Le jeune comte resta encore trois années au château de Krajowa, d'où il ne voulait point sortir. Il y vivait sans chercher à se créer aucunes relations extérieures. A peine alla-t-il une ou deux fois à Bucarest, parce que certaines affaires l'y obligeaient. Ce n'étaient d'ailleurs que de courtes absences, car il avait hâte de revenir à son domaine.
Cependant cette existence ne pouvait toujours durer, et Franz finit par sentir le besoin d'élargir un horizon que limitaient étroitement les montagnes roumaines et de s'envoler au-delà.
Le jeune comte avait environ vingt-trois ans, lorsqu'il prit la résolution de voyager. Sa fortune devait lui permettre de satisfaire largement ses nouveaux goûts. Un jour, il abandonna le château de Krajowa à ses vieux serviteurs, et quitta le pays valaque. Il emmenait avec lui Rotzko, un ancien soldat roumain, depuis dix ans déjà au service de la famille de Télek, le compagnon de toutes ses expéditions de chasse. C'était un homme de courage et de résolution, entièrement dévoué à son maître.
L'intention du jeune comte était de visiter l'Europe, en séjournant quelques mois dans les capitales et les villes importantes du continent. Il estimait, non sans raison, que son instruction, qui n'avait été qu'ébauchée au château de Krajowa, pourrait se compléter par les enseignements d'un voyage, dont il avait soigneusement préparé le plan.
Ce fut l'Italie que Franz de Télek voulut visiter d'abord, car il parlait assez couramment la langue italienne que le vieux prêtre lui avait apprise. L'attrait de cette terre, si riche de souvenirs et vers laquelle il se sentait préférablement attiré, fut tel qu'il y demeura quatre ans. Il ne quittait Venise que pour Florence, Rome que pour Naples, revenant sans cesse à ces centres artistes, dont il ne pouvait s'arracher. La France, l'Allemagne, l'Espagne, la Russie, l'Angleterre, il les verrait plus tard, il les étudierait même avec plus de profit lui semblait-il -- lorsque l'âge aurait mûri ses idées. Au contraire, il faut avoir toute l'effervescence de la jeunesse pour goûter le charme des grandes cités italiennes.
Franz de Télek avait vingt-sept ans, lorsqu'il vint à Naples pour la dernière fois. Il ne comptait y passer que quelques jours, avant de se rendre en Sicile. C'est par l'exploration de l'ancienne _Trinacria_ qu'il voulait terminer son voyage ; puis, il retournerait au château de Krajowa afin d'y prendre une année de repos.
Une circonstance inattendue allait non seulement changer ses dispositions, mais décider de sa vie et en modifier le cours.
Pendant ces quelques années vécues en Italie, si le jeune comte avait médiocrement gagné du côté des sciences pour lesquelles il ne se sentait aucune aptitude, du moins le sentiment du beau lui avait-il été révélé comme à un aveugle la lumière. L'esprit largement ouvert aux splendeurs de l'art, il s'enthousiasmait devant les chefs-d'oeuvre de la peinture, lorsqu'il visitait les musées de Naples, de Venise, de Rome et de Florence.
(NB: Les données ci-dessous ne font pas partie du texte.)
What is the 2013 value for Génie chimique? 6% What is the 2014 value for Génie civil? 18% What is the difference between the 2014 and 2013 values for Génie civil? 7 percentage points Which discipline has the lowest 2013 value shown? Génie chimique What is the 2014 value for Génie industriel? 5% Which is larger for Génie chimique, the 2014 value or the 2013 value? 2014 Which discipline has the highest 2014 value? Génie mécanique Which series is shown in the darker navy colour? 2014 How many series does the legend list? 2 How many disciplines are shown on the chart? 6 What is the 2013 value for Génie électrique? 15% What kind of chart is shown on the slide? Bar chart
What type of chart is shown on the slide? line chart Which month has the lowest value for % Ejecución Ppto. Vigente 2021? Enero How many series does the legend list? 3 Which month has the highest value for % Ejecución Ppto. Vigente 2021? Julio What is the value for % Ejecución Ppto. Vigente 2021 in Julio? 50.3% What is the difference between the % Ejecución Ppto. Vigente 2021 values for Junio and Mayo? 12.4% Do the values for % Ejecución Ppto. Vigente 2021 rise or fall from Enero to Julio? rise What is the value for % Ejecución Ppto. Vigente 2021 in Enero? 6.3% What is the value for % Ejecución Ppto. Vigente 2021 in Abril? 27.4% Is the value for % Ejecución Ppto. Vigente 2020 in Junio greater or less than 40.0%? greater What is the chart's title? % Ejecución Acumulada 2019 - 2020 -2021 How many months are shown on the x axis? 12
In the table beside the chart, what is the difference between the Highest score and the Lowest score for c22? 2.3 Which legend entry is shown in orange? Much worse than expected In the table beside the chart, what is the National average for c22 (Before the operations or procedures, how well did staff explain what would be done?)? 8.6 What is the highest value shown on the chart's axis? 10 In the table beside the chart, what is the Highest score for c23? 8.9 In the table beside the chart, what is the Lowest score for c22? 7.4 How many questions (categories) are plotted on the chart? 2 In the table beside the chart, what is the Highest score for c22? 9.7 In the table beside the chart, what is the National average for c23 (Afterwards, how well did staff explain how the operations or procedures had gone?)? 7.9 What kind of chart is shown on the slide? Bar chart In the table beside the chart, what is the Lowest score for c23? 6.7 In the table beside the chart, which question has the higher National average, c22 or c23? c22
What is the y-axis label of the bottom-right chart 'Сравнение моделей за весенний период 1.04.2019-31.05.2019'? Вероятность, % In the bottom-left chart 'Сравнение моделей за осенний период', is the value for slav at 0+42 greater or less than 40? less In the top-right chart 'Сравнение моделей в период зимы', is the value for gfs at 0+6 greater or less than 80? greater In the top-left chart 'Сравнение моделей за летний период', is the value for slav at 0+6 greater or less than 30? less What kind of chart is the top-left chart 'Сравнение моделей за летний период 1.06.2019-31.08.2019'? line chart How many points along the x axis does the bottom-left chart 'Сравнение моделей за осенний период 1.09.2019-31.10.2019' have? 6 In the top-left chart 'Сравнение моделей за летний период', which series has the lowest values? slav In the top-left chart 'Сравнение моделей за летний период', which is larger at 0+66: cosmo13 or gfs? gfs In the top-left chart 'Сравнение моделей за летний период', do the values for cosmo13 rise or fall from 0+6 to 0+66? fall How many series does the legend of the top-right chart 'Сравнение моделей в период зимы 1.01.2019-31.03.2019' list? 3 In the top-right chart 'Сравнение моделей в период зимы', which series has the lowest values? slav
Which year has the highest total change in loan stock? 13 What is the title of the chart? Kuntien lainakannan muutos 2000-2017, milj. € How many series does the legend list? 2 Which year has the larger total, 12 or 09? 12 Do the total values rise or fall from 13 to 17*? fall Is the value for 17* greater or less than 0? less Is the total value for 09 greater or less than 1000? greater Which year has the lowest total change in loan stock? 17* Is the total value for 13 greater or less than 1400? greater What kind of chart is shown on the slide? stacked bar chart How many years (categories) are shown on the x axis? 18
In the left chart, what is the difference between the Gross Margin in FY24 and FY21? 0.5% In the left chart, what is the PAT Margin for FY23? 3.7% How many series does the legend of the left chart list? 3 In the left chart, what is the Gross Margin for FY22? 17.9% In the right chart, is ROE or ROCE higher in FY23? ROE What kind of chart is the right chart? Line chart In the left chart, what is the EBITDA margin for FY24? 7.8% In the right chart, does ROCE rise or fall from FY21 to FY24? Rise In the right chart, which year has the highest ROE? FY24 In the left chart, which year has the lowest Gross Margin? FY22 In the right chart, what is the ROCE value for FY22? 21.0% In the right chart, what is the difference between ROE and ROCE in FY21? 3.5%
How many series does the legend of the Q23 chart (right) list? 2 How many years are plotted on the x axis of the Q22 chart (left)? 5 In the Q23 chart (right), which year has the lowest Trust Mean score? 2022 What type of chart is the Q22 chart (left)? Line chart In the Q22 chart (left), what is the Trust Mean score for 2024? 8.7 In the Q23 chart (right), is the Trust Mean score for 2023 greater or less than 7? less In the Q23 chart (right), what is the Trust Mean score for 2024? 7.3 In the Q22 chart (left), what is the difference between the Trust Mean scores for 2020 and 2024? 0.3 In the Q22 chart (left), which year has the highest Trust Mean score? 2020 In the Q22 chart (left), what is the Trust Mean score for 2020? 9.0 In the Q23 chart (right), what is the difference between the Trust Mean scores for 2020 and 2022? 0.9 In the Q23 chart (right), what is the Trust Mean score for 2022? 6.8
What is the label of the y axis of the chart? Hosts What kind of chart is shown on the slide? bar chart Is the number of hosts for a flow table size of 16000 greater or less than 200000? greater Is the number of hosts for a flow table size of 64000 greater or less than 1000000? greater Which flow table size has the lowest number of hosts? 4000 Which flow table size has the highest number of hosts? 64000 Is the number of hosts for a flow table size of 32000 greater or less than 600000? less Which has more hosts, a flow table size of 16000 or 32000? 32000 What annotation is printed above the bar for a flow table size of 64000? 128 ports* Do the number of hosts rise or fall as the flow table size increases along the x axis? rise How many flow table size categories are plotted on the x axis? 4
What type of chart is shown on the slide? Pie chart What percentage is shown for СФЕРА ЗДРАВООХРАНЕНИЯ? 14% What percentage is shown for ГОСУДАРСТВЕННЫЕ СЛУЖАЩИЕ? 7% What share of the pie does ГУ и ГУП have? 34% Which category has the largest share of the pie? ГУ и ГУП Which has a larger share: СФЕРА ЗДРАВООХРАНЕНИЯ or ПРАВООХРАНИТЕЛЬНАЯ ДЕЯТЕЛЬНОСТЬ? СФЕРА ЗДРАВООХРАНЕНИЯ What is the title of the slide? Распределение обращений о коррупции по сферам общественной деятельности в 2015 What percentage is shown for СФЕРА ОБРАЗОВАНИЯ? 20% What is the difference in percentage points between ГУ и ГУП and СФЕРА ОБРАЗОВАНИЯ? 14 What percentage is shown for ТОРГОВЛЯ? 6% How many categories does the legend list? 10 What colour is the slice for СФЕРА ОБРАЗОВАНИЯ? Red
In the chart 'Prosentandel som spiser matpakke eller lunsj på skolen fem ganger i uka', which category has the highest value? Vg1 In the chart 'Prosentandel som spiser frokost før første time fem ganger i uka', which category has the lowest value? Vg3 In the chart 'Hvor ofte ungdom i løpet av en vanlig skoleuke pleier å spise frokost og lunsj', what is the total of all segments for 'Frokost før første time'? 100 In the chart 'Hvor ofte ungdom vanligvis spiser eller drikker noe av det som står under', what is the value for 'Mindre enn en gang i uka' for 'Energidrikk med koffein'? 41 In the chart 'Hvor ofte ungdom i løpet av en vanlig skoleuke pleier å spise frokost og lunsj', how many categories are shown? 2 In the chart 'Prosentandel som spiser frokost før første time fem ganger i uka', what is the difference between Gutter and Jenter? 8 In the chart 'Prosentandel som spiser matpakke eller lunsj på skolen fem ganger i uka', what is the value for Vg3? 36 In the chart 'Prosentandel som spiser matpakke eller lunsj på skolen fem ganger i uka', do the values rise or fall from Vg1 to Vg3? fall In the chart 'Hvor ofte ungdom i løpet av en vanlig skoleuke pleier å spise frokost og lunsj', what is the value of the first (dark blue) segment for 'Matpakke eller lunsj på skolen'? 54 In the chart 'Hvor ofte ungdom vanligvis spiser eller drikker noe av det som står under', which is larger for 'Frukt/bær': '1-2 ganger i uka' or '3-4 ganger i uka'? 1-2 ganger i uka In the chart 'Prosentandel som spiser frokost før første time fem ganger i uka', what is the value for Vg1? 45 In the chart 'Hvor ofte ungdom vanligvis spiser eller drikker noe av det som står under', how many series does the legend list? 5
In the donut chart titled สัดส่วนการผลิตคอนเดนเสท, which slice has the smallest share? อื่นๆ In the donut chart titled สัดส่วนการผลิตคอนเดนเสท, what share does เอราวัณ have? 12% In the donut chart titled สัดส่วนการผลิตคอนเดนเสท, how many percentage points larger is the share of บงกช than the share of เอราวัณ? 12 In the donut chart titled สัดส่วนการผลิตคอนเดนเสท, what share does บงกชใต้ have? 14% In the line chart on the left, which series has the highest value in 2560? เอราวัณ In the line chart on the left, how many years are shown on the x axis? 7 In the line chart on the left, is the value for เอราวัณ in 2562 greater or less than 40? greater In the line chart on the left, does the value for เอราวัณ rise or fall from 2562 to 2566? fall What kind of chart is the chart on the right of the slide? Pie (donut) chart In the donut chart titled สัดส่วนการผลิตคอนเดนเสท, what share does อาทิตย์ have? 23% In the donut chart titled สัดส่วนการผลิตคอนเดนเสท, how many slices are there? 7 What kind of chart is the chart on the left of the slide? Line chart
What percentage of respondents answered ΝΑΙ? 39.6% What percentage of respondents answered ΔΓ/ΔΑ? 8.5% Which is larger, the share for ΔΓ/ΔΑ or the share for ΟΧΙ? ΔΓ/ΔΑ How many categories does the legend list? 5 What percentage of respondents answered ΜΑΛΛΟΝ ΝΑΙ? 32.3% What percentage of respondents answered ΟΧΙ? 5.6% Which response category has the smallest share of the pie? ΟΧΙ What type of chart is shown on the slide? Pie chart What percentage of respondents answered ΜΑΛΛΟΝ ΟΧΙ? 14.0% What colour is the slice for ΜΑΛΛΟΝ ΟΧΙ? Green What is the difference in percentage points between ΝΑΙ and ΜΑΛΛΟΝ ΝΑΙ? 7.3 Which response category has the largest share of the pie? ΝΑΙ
En même, temps, les théâtres lui avaient fait connaître les oeuvres lyriques de cette époque, et il s'était passionné pour l'interprétation des grands artistes.
Ce fut lors de son dernier séjour à Naples, et dans les circonstances particulières qui vont être rapportées, qu'un sentiment d'une nature plus intime, d'une pénétration plus intensive, s'empara de son coeur.
Il y avait à cette époque au théâtre San-Carlo une célèbre cantatrice, dont la voix pure, la méthode achevée, le jeu dramatique, faisaient l'admiration des dilettanti. jusqu'alors la Stilla n'avait jamais recherché les bravos de l'étranger, et elle ne chantait pas d'autre musique que la musique italienne, qui avait repris le premier rang dans l'art de la composition. Le théâtre de Carignan à Turin, la Scala à Milan, le Fenice à Venise, le théâtre Alfieri à Florence, le théâtre Apollo à Rome, San-Carlo à Naples, la possédaient tour à tour, et ses triomphes ne lui laissaient aucun regret de n'avoir pas encore paru sur les autres scènes de l'Europe.
La Stilla, alors âgée de vingt-cinq ans, était une femme d'une beauté incomparable, avec sa longue chevelure aux teintes dorées, ses yeux noirs et profonds, où s'allumaient des flammes, la pureté de ses traits, sa carnation chaude, sa taille que le ciseau d'un Praxitèle n'aurait pu former plus parfaite.